Perkembangan media sosial di Indonesia semakin berkembang pesat sejak didukung infrastruktur baik dari perangkat, jaringan internet maupun teknologi. Menurut Asosiasi Penyelenggara Jasa Internet Indonesia (APJII) di tahun 2012, 63 juta masyarakat Indoensai terhubung dengan Internet dan sebanyak 95 persen aktivitas akses dunia maya adalah membuka media sosial[4]. Indonesia saat itu diramal akan menjadi pengguna media sosial paling aktif dan dari segi jumlah paling besar. Mengapa ini bisa terjadi, dikarenakan mobile internet yaitu web perangkat mobile dan harga smartphone semakin terjangkau buat semua kalangan.
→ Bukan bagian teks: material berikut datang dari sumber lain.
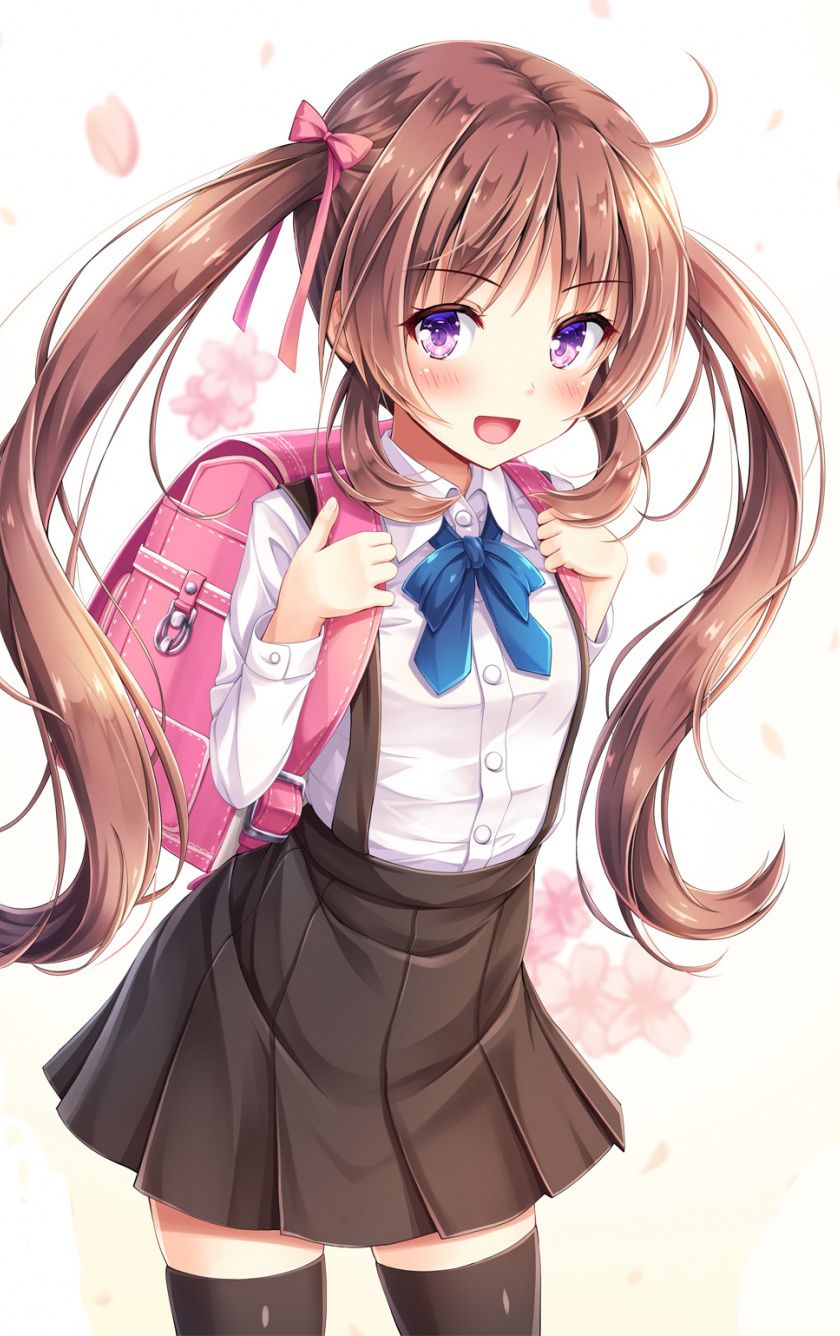 Download 840x1336 wallpaper cute, girl with school bag, anime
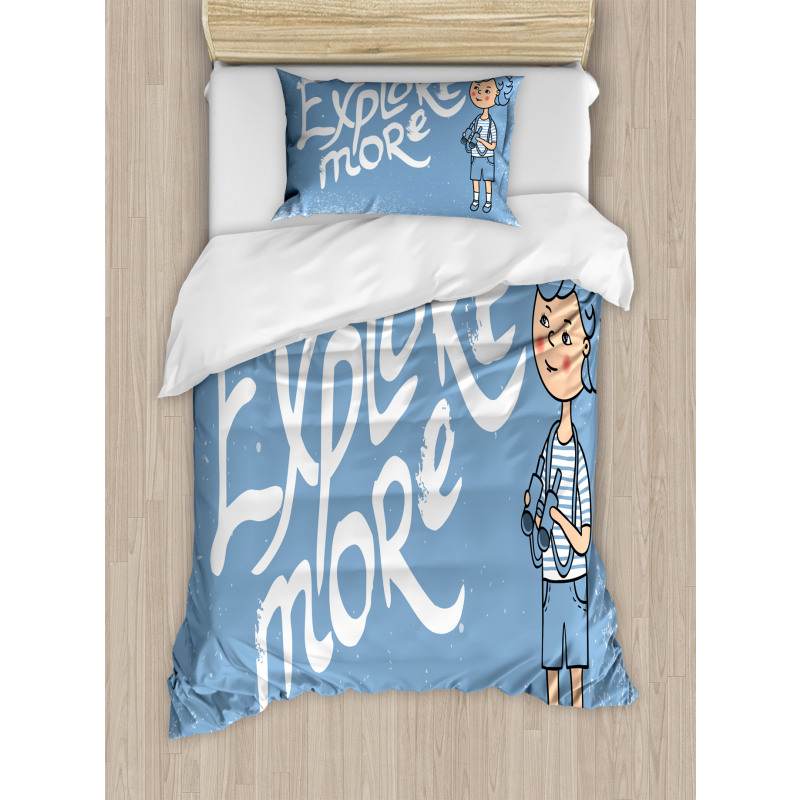 Boy with Binoculars Duvet Cover Set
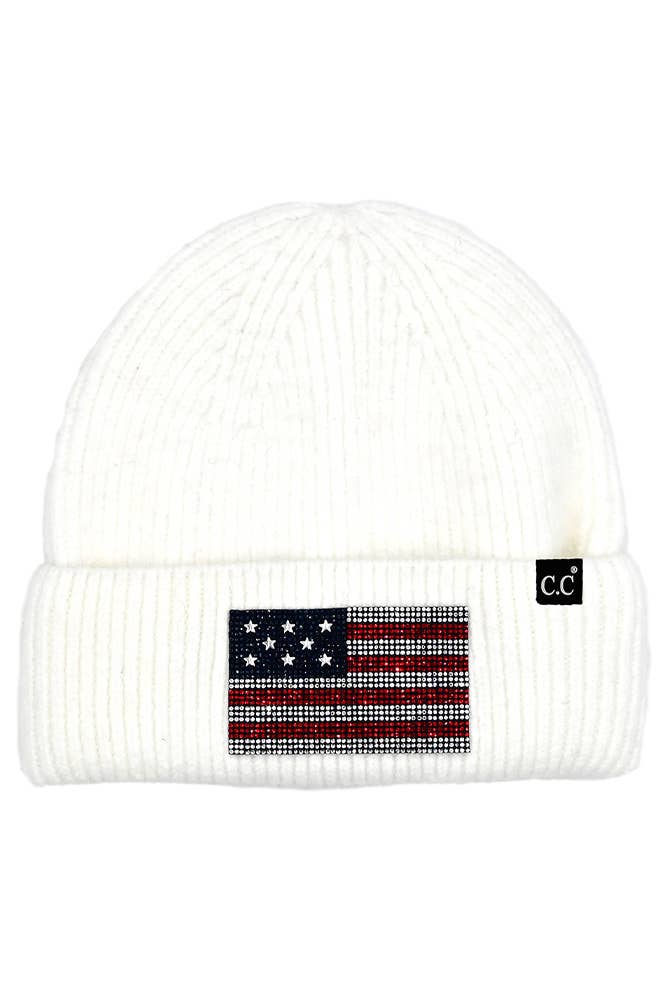 Hana - Wholesale Beanie - Women's - C.C American Flag Rhinestone Beanie1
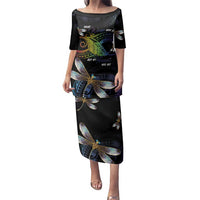 Personalised Polynesian Memorial Family Matching Puletasi and Hawaiian Shirt Your Wings Were Ready But My Heart Was Not LT7 Mom's Dress Black - Polynesian Pride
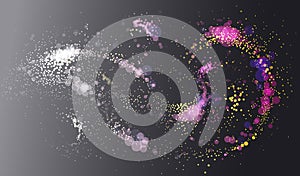 Dotted particle array flowing vector abstract background, life forms bio theme microscopic design.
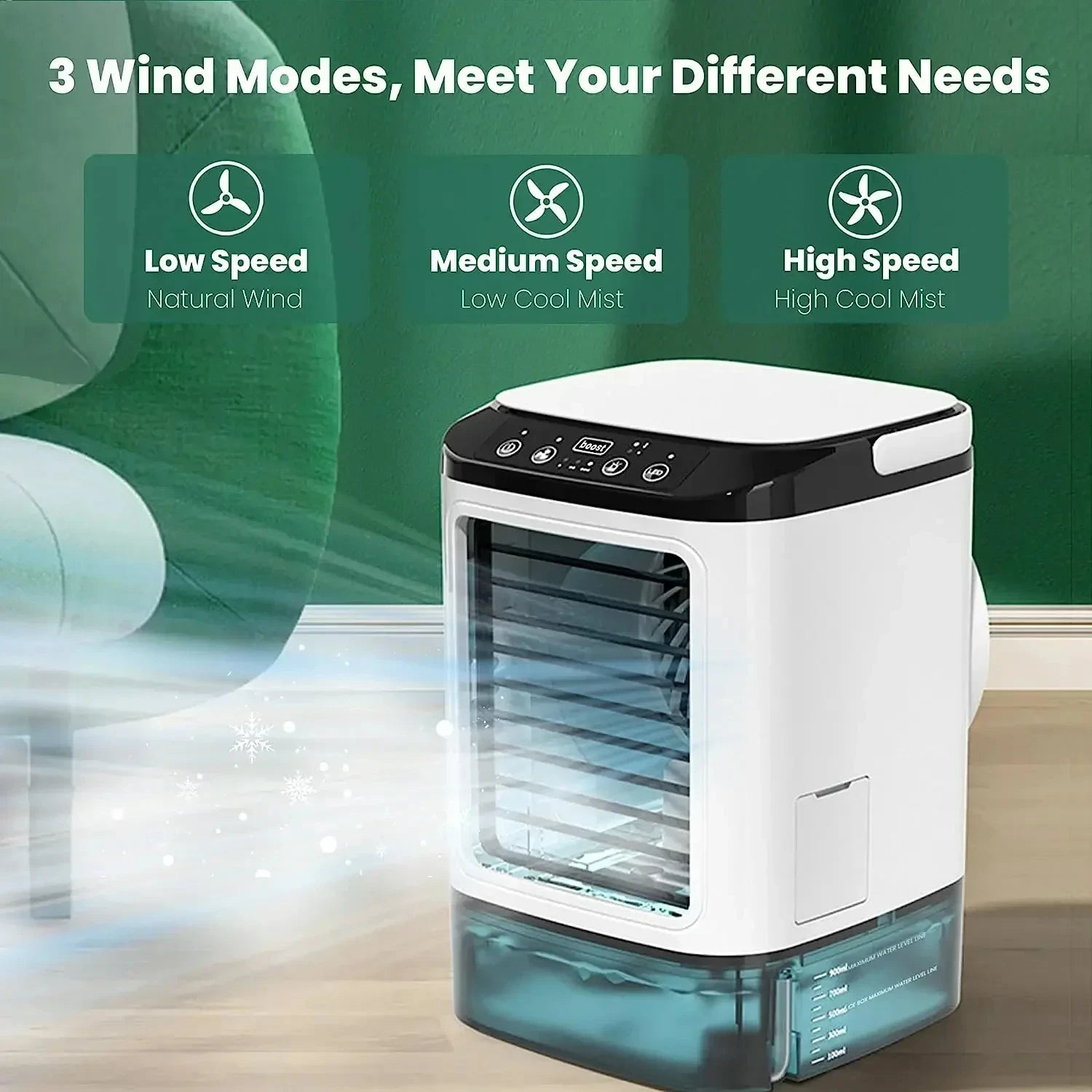 HOMEFISH Portable Air Cooler Fan – Dual Spray Ultrasonic Desktop Fan with Night Light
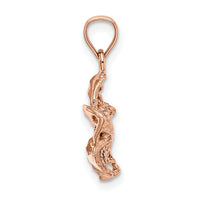 14k Rose Gold Beaded and Polished Plumeria Flower Charm-C4825R
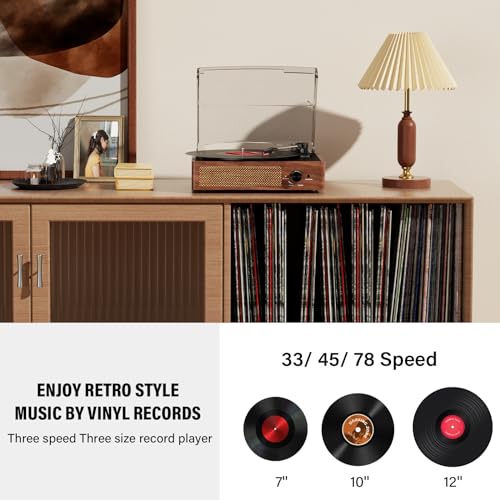 Image of Vinyl Record Player Turntable with Built-in Bluetooth Receiver & 2 Stereo Speakers, 3 Speed 3 Size Portable Retro Record Player for Entertainment and Home Decoration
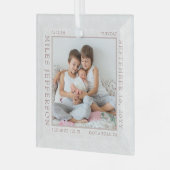 Baby Birth Stats White Snowflake Foto Frame Glass Ornament Aus Glas (Vorderseite links)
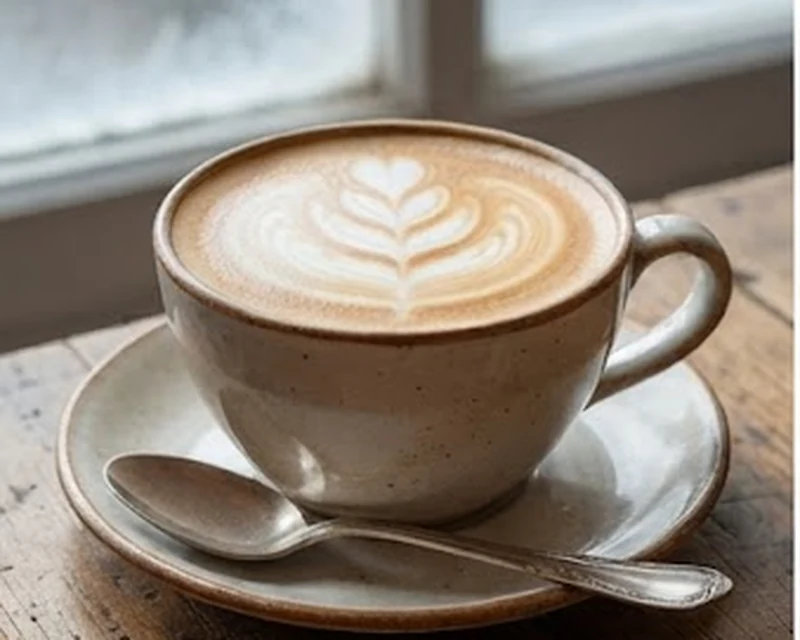 Café au lait matinal avec une fine mousse de lait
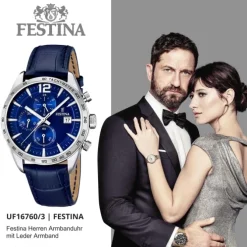FESTINA Herren-Armbanduhr Sport Chronograph analog Quarz Leder UF16760/3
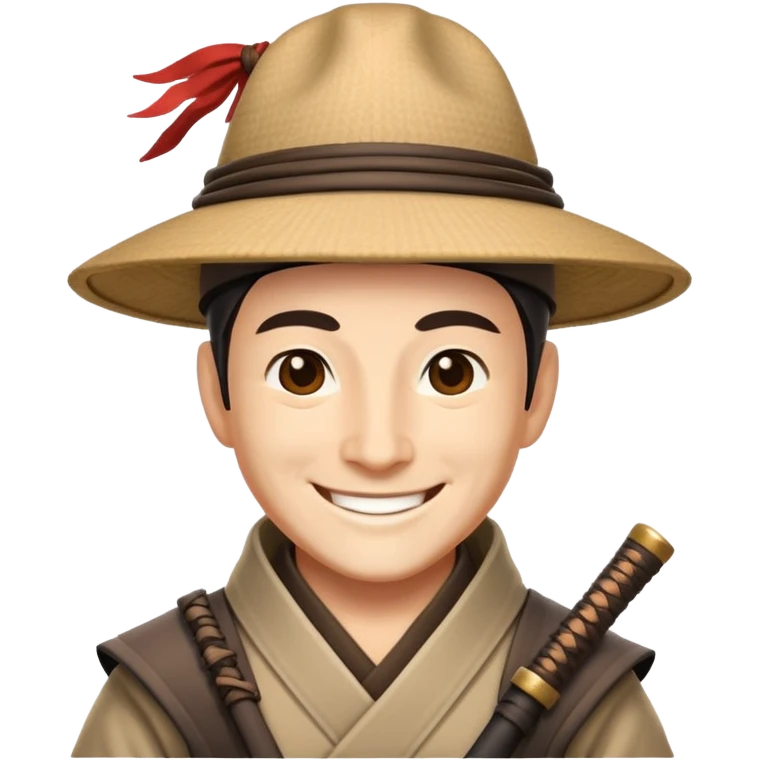 Happy ronin with hat emoji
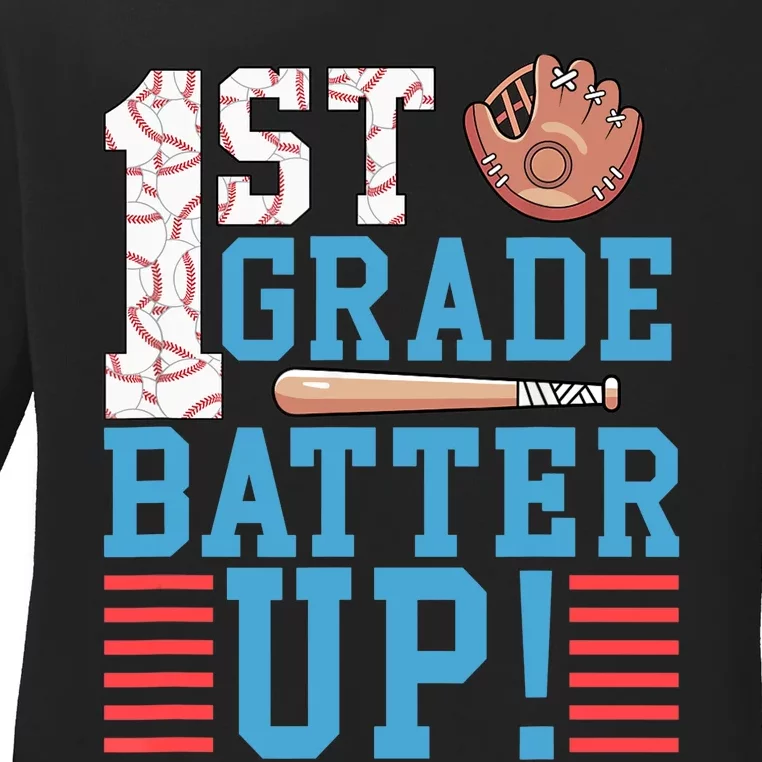 1st Grade Back To School 1st Grade Batter Up Baseball Ladies Long Sleeve Shirt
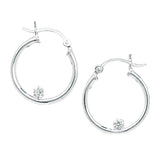 Silver Cubic Zirconia 20mm Hoop Earrings www.urbanpizazz.co.uk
Sejak diperkenalkan The Third Screen (layar ketiga) oleh Apple Corp. yaitu dengan kehadirian Iphone di tahun 2007 dan Ipad (kategori Phablet) di tahun 2010, semakin mempopulerkan istilah ini. The third screen adalah peranti yang digunakan oleh telepon selular yang memiliki perangkat komputasi portable. Phablet adalah gabungan fungsi telepon dan tablet yang merupakan telepon pintar yang memiliki ukuran lebih dari besar dari handphone yang berkisar 5 dan 8 inchi. Istilah ini merupakan bagian dari perkembangan dan kemajuan teknologi di bidang infrastruktur dan jaringan komunikasi, sehingga makin meningkatkan perkembangan media sosial di tanah air Indonesia. Dari usia tua, muda, remaja dan anak setidaknya memegang salah satu alat teknologi ini untuk keseharian mereka dan menjadi barang utama dan menemani keseharian.



Kini media sosial bukan hanya platform komunikasi dan bersosialisasi, tetapi juga digunakan ranah politik dan pemerintahan,[5] yang terjadi sepanjang ranah media sosial di Indonesia sepanjang 2014, yaitu:

1. Orang Indonesia makin sosial

Terbukti jumlah pengguna facebook di Indonesia mencapai lebih dari 70 juta, Twitter mencapai 20 juta pengguna, Chatting Line mencapai 30 juta, dsbnya.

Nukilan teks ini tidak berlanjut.